アベノミクスの黄昏、相次ぐ円安警戒論

政府要人、財界から円安警戒論が相次ぐ。
極め付けは安倍首相のこの発言だ(引用記事参照)。
首相は口先介入で相場に影響を与えたことに満足しているかもしれないが、金看板のアベノミクスを否定する迷言である。

為替が動けば、産業界や家計に影響する。経常収支がトントンの現状では、円安は外需型産業にはプラス、内需型産業と家計にはマイナスである。つまり国内で損得を付回しているのである。国富が増えるとか減るとかということではない。
今回悲鳴を上げているのは、内需型産業である。
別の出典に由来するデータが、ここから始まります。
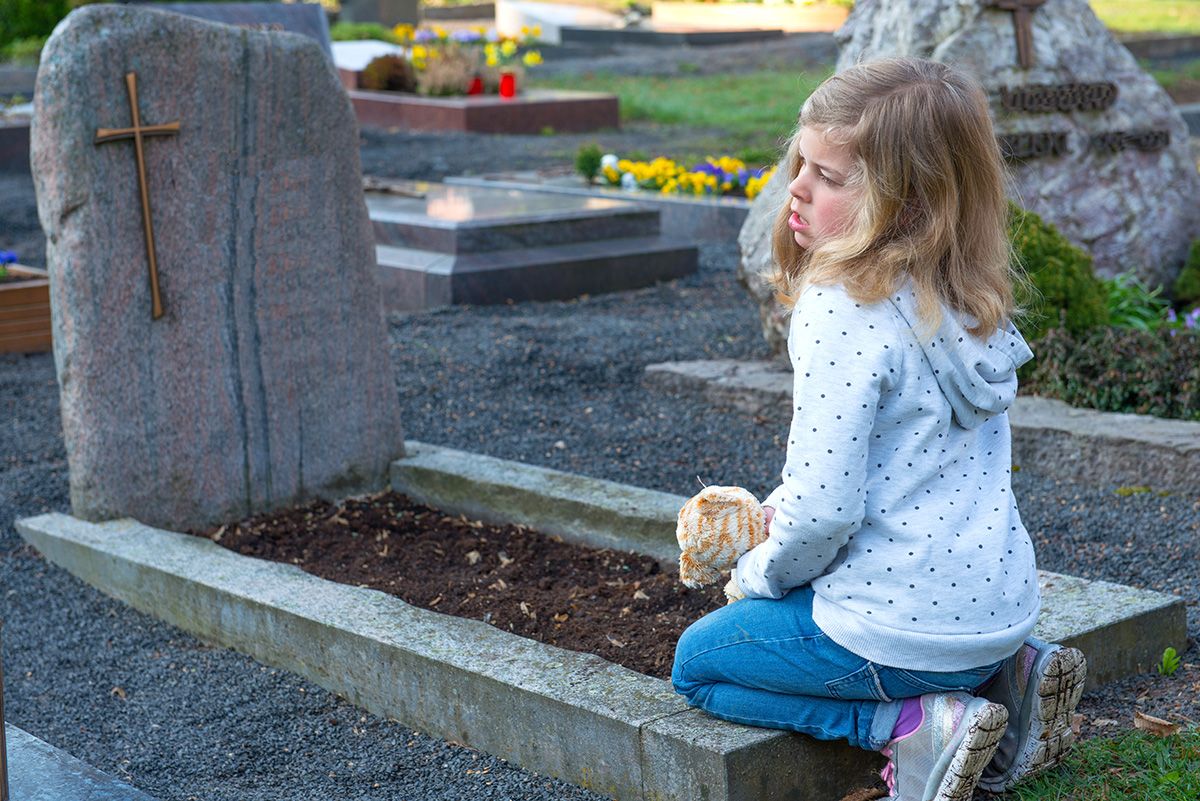 Little,Sad,Girl,In,Front,Of,Grave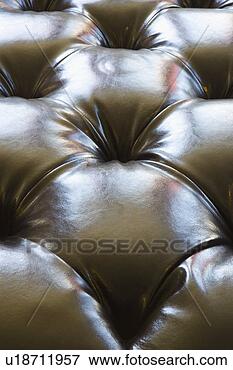 Picture - leather cushion 
with buttons. 
fotosearch - search 
stock photos, 
pictures, images, 
and photo clipart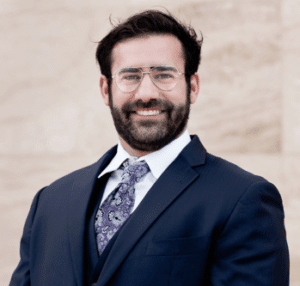 Jacob Scholl, abogado auxiliar en Law Office of Bryan Fagan PLLC, vestido con traje oscuro y corbata, sonriendo frente a un fondo neutro.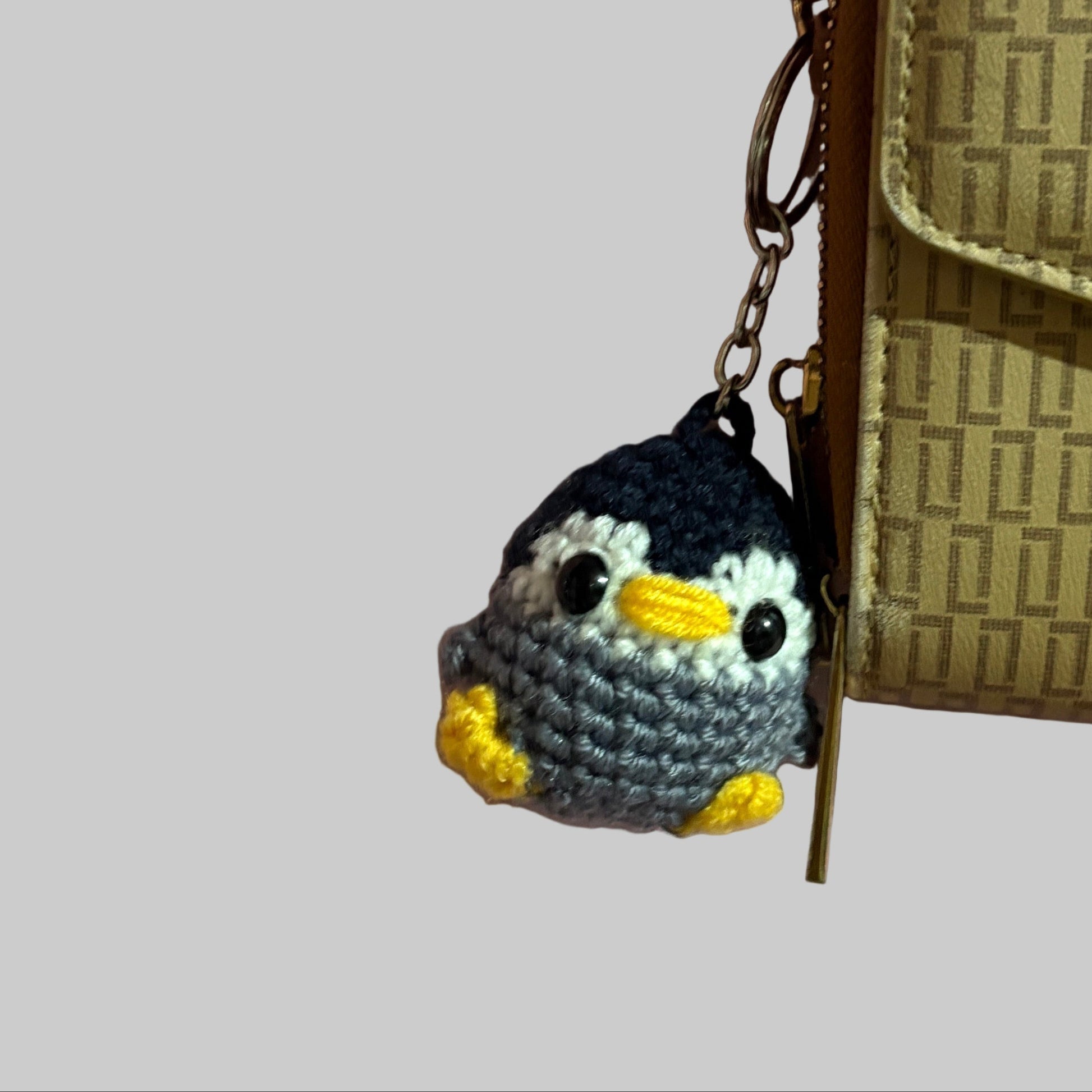 Small crocheted penguin toy next to a Coach wallet on a pink fabric background
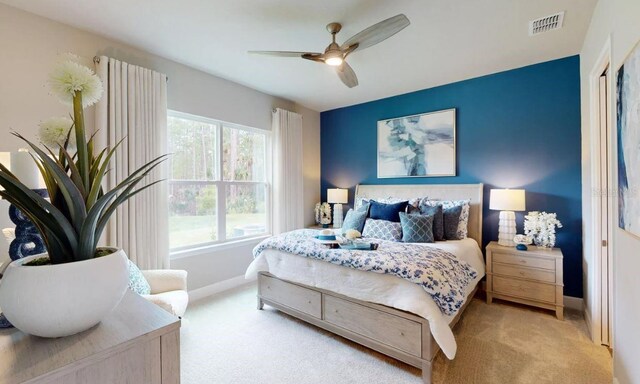 carpeted bedroom featuring ceiling fan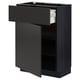 A dark grey METOD kitchen cabinet with a partially open drawer, featuring a sleek black finish and modern design.
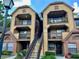 Two-story building with brick and wood siding, featuring a staircase and balconies at 485 Forestway Cir # 202, Altamonte Springs, FL 32701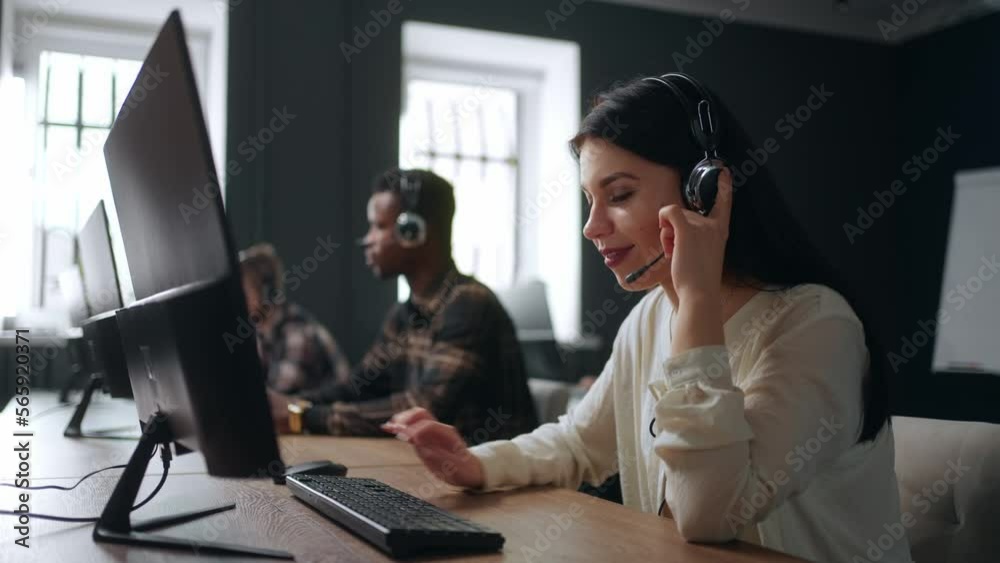 multiethnic people work in call center of big company, woman with headset answer on phone calls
家計には配慮されているとはいえない。しっかり儲けている外需型産業は静かである。円高局面とは正反対である。

アベノミクスは異次元金融緩和によって過度な円高を是正することを一つの目的としてきた。異次元金融緩和を続ける限り円安の流れは変わらない。まして、アメリカで金融引き締めが視野に入った現在、円安の動きは加速される。

円安の動きにブレーキをかけるには、異次元金融緩和をストップするのがまっとうな手順である。政治家は有権者の声に敏感である。それが行き過ぎて本来の政策を歪めては元も子もなくなる。安倍首相は岐路にある。彼の判断を注視したい。

10/7ロイター
http://jp.reuters.com/article/topNews/idJPKCN0HW0NI20141007

日銀決定会合当日に異例の国会出席となった黒田総裁が7日、「一般論として、円安は輸出やグローバル企業の収益・設備投資にプラス」などと発言。これをきっかけに、同日午前の東京市場では、ドル/円が109円台に浮上、日経平均.N225も主力輸出株に買い戻しが入りプラス圏に浮上した。

しかしながら、安倍首相が同じく7日午後の参院予算委員会で、円安のデメリットについて、ガソリン・燃料費の上昇で家計や中小規模の企業に負担になるとの見解を示すと、一気に円高・株安が進行。ドル/円は108円半ばに下落、日経平均は100円以上のマイナスとなった。